General election recap: week ending 03/05

By Siva Thangarajahpoll

With less than one week to go, we can see most parties pulling out all the stops as they attempt to get a lead on the closest election in decades.

In the aftermath of the tragic crisis in the Mediterranean Sea where boats carrying Libyan refugees capsized, Ed Miliband took his chance to gain a bit of political capital. He criticized David Cameron and the previous government for not investing in ‘post-conflict planning’ after the UK’s intervention in Libya in 2011. However, due to the fact that he backed UK’s UN-sanctioned intervention and has also not commented beforehand on any form of post-conflict support or planning, this move has attracted criticism for politicising on a humanitarian crisis. This argument dominated the cycles towards the beginning of the week, with Tory and Lib Dem leaders claiming that Ed Miliband was attacking Cameron for the current Libyan crisis, whilst Labour members claimed the leader was showing his support for the international community and the Tories were simply  trying to ‘whip up a storm’.

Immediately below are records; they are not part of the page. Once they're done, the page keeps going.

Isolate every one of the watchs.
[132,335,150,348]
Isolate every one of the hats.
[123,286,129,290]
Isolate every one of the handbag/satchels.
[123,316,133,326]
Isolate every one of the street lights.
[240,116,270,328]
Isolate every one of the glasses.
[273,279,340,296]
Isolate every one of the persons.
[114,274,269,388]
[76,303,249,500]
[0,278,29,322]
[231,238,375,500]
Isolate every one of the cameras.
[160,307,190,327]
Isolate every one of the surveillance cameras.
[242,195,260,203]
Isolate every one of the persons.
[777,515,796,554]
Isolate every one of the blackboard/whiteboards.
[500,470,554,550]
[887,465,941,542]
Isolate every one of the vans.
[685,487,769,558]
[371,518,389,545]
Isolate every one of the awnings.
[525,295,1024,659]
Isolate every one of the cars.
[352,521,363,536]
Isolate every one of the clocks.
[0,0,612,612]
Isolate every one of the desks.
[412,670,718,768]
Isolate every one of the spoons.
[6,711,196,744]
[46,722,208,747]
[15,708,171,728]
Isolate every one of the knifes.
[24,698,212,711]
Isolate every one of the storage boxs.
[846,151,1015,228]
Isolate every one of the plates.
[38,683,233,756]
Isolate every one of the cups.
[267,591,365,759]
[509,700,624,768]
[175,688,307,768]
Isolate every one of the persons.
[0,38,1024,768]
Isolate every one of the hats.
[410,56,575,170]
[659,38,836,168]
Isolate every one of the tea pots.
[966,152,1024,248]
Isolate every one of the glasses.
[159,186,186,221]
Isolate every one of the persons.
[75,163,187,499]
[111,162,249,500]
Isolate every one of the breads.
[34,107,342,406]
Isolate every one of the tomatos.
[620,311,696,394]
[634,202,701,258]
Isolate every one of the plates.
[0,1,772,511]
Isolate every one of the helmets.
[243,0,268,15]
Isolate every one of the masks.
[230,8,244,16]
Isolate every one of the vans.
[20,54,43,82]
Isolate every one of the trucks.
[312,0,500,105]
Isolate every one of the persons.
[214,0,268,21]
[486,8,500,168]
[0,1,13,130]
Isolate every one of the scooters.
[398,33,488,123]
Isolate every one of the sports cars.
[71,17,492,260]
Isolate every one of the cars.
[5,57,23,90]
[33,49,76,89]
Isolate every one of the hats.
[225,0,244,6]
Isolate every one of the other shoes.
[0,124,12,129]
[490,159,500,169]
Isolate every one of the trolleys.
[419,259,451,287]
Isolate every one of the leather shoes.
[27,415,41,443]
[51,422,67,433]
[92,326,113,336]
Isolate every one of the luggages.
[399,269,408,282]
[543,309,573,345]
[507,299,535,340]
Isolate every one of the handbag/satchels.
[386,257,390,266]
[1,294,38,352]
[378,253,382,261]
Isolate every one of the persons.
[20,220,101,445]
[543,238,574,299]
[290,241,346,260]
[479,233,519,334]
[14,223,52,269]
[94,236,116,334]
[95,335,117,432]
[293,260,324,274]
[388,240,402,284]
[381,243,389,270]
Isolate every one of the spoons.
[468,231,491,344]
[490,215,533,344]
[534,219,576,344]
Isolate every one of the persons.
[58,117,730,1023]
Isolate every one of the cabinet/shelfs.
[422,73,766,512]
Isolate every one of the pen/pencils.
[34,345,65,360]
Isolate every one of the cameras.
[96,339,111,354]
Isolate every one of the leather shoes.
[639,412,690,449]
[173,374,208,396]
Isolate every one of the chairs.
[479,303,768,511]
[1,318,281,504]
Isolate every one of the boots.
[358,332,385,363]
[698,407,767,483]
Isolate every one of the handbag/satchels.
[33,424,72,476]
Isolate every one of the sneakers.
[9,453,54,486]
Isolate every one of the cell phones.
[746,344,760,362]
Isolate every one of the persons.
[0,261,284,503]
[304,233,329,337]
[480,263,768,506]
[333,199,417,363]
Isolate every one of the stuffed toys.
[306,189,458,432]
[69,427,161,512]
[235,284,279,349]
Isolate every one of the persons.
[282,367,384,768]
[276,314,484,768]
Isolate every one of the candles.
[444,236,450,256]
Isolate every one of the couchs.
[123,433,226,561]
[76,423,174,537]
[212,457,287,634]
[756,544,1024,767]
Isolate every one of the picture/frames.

On a more amusing note, Miliband was interviewed by Russell Brand, no doubt as a way to convince the younger, more politically disillusioned electorate. In the interview, he challenged Brand’s position that people should cause a ‘political revolution’ by abstaining to vote, which social media largely responded to with amusement.

Meanwhile, the Conservatives are still facing questions about the issue of their proposed cuts to the welfare budget and where exactly they will fall. They faced further criticism when the Liberal Democrat chancellor, Danny Alexander, revealed that his party had blocked £8 billion worth of cuts in the coalition, which would largely limit the child benefit allocation. Of course the Conservatives denied this; however, with an upcoming £12 billion cuts to social spending, people are apprehensive about whether some of these proposed changes to child benefit might be implemented in a future Tory government.

Finally, Thursday night saw a Question Time Special event, where the three main party leaders took questions put to them both by David Dimbleby and a very tough studio audience. Cameron was grilled by the aforementioned issue of possible child benefit cuts, which he was blatantly evasive on, saying that he does not ‘want’ these cuts, meaning he may implement them anyway. Meanwhile, Miliband denied that the last government borrowed too much, igniting laughter from the audience, and finally Nick Clegg faced a no-holds-barred attack on him over his apparent inability to keep his political promises.

In the aftermath of this event, the party leaders appear to accept the fact that as the polls stand, a majority outcome is very unlikely. As a result, they have given the clearest answers concerning which minority parties they are willing to compromise with, and which they aren’t. On Friday morning, Ed Miliband confirmed that he would rather not form a Labour government than go into a formal coalition with the SNP. However, if Labour wins and they press on with a minority government, they would have to whip votes from other parties on a case-by-case basis. However, the Conservatives will have to either do the same, or form another Lib Dem coalition, but this time with UKIP in the sidelines. Nigel Farage has said that although he will assist such a government, he will not be forming any formal coalitions.

With only four days until the election this coming Thursday, the media and polls suggest a hung parliament, or a minority government, which will be extremely unstable.